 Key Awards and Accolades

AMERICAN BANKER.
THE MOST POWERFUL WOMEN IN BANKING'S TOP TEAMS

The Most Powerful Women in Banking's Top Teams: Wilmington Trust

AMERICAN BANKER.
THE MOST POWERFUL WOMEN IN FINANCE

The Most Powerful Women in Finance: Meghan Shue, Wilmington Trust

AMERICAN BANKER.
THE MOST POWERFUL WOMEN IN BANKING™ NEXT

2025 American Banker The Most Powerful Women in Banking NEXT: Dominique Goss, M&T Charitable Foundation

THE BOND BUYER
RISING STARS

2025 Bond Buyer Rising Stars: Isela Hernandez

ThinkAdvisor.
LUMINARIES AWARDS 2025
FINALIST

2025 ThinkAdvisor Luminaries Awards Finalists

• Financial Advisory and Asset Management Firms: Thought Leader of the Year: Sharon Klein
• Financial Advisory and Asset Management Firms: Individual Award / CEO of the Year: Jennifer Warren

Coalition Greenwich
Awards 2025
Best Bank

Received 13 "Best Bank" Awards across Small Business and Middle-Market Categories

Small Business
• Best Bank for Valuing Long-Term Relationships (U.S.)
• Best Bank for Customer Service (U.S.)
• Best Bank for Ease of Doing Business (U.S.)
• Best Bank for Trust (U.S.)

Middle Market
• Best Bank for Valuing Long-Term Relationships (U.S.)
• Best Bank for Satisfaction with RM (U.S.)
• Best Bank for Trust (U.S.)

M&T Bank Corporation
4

Work to be completed — Exact reproduction of all the material is needed.

Answer area —
 Key Awards and Accolades

AMERICAN BANKER.
THE MOST POWERFUL WOMEN IN BANKING'S TOP TEAMS

The Most Powerful Women in Banking's Top Teams: Wilmington Trust

AMERICAN BANKER.
THE MOST POWERFUL WOMEN IN FINANCE

The Most Powerful Women in Finance: Meghan Shue, Wilmington Trust

AMERICAN BANKER.
THE MOST POWERFUL WOMEN IN BANKING™ NEXT

2025 American Banker The Most Powerful Women in Banking NEXT: Dominique Goss, M&T Charitable Foundation

THE BOND BUYER
RISING STARS

2025 Bond Buyer Rising Stars: Isela Hernandez

ThinkAdvisor.
LUMINARIES AWARDS 2025
FINALIST

2025 ThinkAdvisor Luminaries Awards Finalists

• Financial Advisory and Asset Management Firms: Thought Leader of the Year: Sharon Klein
• Financial Advisory and Asset Management Firms: Individual Award / CEO of the Year: Jennifer Warren

Coalition Greenwich
Awards 2025
Best Bank

Received 13 "Best Bank" Awards across Small Business and Middle-Market Categories

Small Business
• Best Bank for Valuing Long-Term Relationships (U.S.)
• Best Bank for Customer Service (U.S.)
• Best Bank for Ease of Doing Business (U.S.)
• Best Bank for Trust (U.S.)

Middle Market
• Best Bank for Valuing Long-Term Relationships (U.S.)
• Best Bank for Satisfaction with RM (U.S.)
• Best Bank for Trust (U.S.)

M&T Bank Corporation
4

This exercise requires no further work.